「時を支配し給う神」
説教要旨(1月15日 朝礼拝)
申命記 第16編13 ~ 17節/
ヨハネによる福音書 第7章1 ~ 9節
倉橋康夫
主イエスは、今は12弟子を核として、少数の者たちと、ガリラヤに留まってにおられます。自分たちの望むものを与えてくれるのでなければ、留まる必要はないとばかりに、多くの者が続々と離れ去って行ったからです。
そんな中で、<ユダヤ人の仮庵祭>が近づいてきました。ユダヤ教の3大祭りの1つ、収穫を感謝する秋祭りで、9月末から10月初めにかけて、1週間続けられるお祭りです。併せて読んだ旧約聖書は、申命記 第16章です。そこには、大いに喜び祝うように、主なる神がそのすべてを祝福される、と記されています。
主イエスの<兄弟たち>、つまり、弟たちが、主イエスに進言します。<3 イエスの兄弟たちが言った。「ここを去ってユダヤに行き、あなたのしている業を弟子たちにも見せてやりなさい。>、と。弟たちは、この時こそ、兄イエスの巻き返しの絶好のチャンスであり、絶好の舞台である、と考えたのです。<あなたのしている業」とは、病人の癒しとか、パンの奇跡のような業のことでしょう。晴れ舞台で、弟子たちに改めて自分の力を見せ付けることと、新しく弟子を募ることとが意図されている、と考えられます。
ところが、このような弟たちの忠告は、全く主イエスを理解していない、主イエスをメシアとして、正しく受け止めていないことを暴露してしまっています。特別な力を誇示することによってメシアの座に着こうとする、力によってメシアとして君臨しようとする、そのようなメシア像を描いているからです。それを、聖書は、<5 兄弟たちも、イエスを信じていなかったのである。>、と記します。
当然、主イエスは、そのような、弟たちの求めを拒否されます。そして、<わたしの時はまだ来ていない>(6、8節)、と言われます。その際、主イエスは、<あなたがたの時はいつも備えられている。>と言うのです。つまり、ここで、<あなたがたの時>とは、弟たちに代表されるように、人間が自分の目的を達成するために利用する時のことです。私たち人間の多くは、「自分の時」を獲得しようとして、血眼になります。自分の目的達成のための好機を得たいのです。主イエスは、これと鋭く対立する「わたしの時」、について話されます。弟たちが、今こそその時だ、と判断するのに対して、<わたしの時はまだ来ていない>、と真っ向から対立するのです。
このように、主イエスの「時」についての判断が、弟たちと真っ向から対立するのは、その判断基準が全く別のところにあるからです。主イエスの姿勢は、第6章38節のお言葉の通り一貫したものです。<わたしが天から降って来たのは、自分の意志を行うためではなく、わたしをお遣わしになった方の御心を行うためである。>、と。つまり、主イエスが、<わたしの時>と言われる場合は、ご自分を遣わされた方のみ心に沿う時、「神の時」を意味しています。これは、主イエスがメシアとしてのみ業を為す時、つまり、十字架の時を指しているのです。

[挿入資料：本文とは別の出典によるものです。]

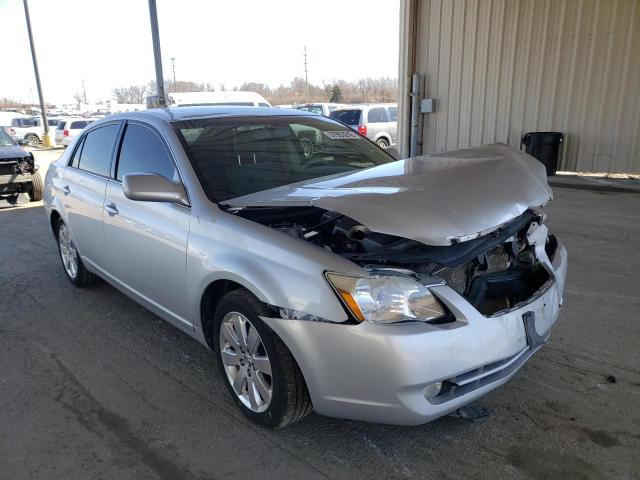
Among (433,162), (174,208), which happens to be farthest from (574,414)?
(174,208)

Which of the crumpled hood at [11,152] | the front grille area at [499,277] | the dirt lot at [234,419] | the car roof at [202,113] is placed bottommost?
the dirt lot at [234,419]

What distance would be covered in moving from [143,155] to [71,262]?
1938mm

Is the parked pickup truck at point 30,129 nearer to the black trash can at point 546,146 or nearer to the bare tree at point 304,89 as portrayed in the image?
the black trash can at point 546,146

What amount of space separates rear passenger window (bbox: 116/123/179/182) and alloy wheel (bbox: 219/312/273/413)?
104 centimetres

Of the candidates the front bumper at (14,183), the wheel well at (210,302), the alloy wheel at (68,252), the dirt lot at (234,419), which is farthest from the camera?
the front bumper at (14,183)

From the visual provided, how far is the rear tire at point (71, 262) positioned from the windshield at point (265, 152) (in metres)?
2.07

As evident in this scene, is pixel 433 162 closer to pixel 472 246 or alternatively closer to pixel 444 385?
→ pixel 472 246

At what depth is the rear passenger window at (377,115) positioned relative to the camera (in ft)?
56.4

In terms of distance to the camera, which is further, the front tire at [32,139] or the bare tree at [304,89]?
the bare tree at [304,89]

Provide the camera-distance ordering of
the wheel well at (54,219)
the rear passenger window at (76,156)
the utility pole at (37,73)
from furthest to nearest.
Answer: the utility pole at (37,73)
the wheel well at (54,219)
the rear passenger window at (76,156)

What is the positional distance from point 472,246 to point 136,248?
2.21m

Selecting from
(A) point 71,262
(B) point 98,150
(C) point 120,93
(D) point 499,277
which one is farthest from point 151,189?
(C) point 120,93

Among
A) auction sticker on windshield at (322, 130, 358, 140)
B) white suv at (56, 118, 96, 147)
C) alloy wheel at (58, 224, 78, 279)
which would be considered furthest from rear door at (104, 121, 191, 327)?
white suv at (56, 118, 96, 147)


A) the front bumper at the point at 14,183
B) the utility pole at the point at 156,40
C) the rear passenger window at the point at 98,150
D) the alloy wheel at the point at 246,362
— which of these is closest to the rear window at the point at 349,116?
the utility pole at the point at 156,40
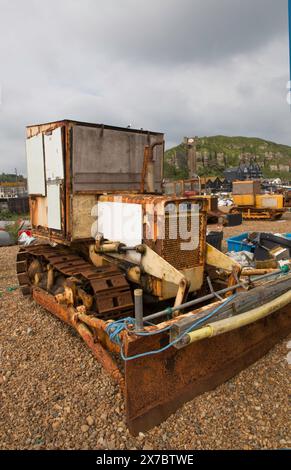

弟たちも、兄イエスをメシアとして登場させる「時」を思っていました。双方共に、メシアとしての業を為す時を考えながら、メシアの理解が違っていたのです。神の時を無視して、人間が自分の時を追いかけたとしても、それはただ、空回りをするに過ぎません。神は、人間の理解とは全く違った形で、神の定め給う時に、メシアを出現させられます。それが、十字架にかけられたキリストなのです。人間が、神のご支配の下に生かされていることを忘れる時、様々に操作をして、「自分の時」を獲得しようとします。しかし、神の定め給う時こそが、最終的に実現することを、主の十字架が示しているのです。